When I used Gemini on papers that are from a recent technical conference, I found the summaries to be actually quite useful.  To be clear, what I did was to read the AI generated summary as an "extended abstract," and if the paper looked interesting, I then went to read the paper in the traditional way.  (That is, slowly and carefully, with a pen in hand, marking and annotating the paper as I read.)  

A bigger surprise... 

When I scan a paper for interest, I always read the abstract (that human-generated summary), but I ALSO always look for the figures, since they often contain the heart of the paper.  Yes, it's sometimes a pain to look at big data tables, or intricate graphs, but it's usually also tells you a lot.  Just the figures are often a great summary of the paper as well.  

This is the first figure of our paper.  The caption for Figure 1 tells you that it shows:

Google Trends data comparing searches for “covid mask” and “covid.” This shows searches for “mask” and all COVID-related terms from Jan 1, 2018 until July 7, 2022. Note the small uptick in October for Halloween masks in 2018 and 2019.  This highlights that all searches containing the word masks after March, 2020 were primarily searches for masks as a COVID-19 preventative measure.




Oddly, though, only ChatGPT was able to actually pull the figure out of the PDF file.
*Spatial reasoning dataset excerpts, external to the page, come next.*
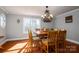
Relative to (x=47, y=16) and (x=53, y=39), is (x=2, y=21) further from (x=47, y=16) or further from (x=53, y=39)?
(x=53, y=39)

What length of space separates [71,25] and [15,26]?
117 centimetres

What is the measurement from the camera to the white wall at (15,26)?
1687mm

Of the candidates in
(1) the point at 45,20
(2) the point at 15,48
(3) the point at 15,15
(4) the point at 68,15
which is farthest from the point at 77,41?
(3) the point at 15,15

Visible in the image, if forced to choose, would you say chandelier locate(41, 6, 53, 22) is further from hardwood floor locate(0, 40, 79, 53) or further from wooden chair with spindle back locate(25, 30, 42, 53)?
hardwood floor locate(0, 40, 79, 53)

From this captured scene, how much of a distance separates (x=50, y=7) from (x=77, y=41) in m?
0.82

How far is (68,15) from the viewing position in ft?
5.64

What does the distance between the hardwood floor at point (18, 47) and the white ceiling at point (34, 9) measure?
0.59 meters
The other systems claimed that the image data wasn't included in the file, although ChatGPT showed that they were woefully misled. I actually expected better from Gemini and Claude.   

Although I could convince ChatGPT to extract images from the PDF document, I wasn't able to get it to create a summary that included those figures.  I suspect that a really GREAT summarizer would include the summary text + a key figure or two. 

SRS Team Discussion 

We had a lively discussion with 19 comments from 5 human posters.  Dre gave us his AI developers scan of the situation, suggesting that working directly with the AI models AND giving them clean, verified data was the way to go.  
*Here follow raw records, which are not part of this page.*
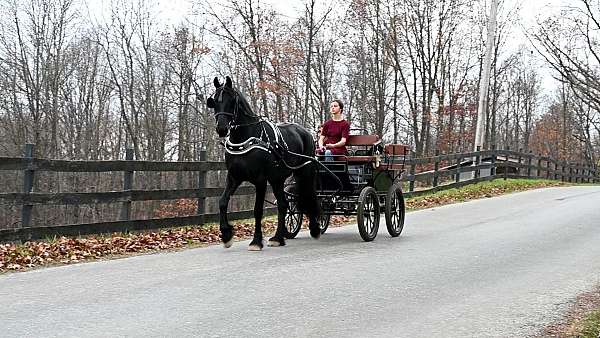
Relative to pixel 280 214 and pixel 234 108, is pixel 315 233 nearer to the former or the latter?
Answer: pixel 280 214

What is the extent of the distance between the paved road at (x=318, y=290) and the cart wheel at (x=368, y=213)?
0.94 ft

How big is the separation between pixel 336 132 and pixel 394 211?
1.75 metres

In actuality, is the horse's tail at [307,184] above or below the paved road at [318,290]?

Scott pointed out that transcripts of meetings are often more valuable when summarized.  He reports that AI tools can summarize transcripts quite well, but he finds that "denser" technical materials don't condense as easily.  (Scott: Try Gemini 2.5 Pro with the prompting tips from above.)  
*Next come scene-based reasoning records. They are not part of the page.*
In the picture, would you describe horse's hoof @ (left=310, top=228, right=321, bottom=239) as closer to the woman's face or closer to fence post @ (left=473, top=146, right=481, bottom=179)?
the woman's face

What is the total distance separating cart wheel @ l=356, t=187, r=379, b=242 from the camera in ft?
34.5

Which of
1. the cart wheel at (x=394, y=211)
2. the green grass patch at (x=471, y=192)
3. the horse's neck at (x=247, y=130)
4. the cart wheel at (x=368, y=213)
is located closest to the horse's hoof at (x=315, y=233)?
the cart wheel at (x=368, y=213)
Leigh also runs his models locally and is able to fine tune them to get to the gist of the articles he scans, and has built his own summarizing work flow as well. 

The ever reliable remmij poured out some AI-generated wisdom about using LLMs for summarization, including strong support for Scott's point-of-view that can be best summarized as "They are Language Models, Not Knowledge Databases."  That is, hallucination is still a threat: be cautious.  (I always always always check my summaries.)  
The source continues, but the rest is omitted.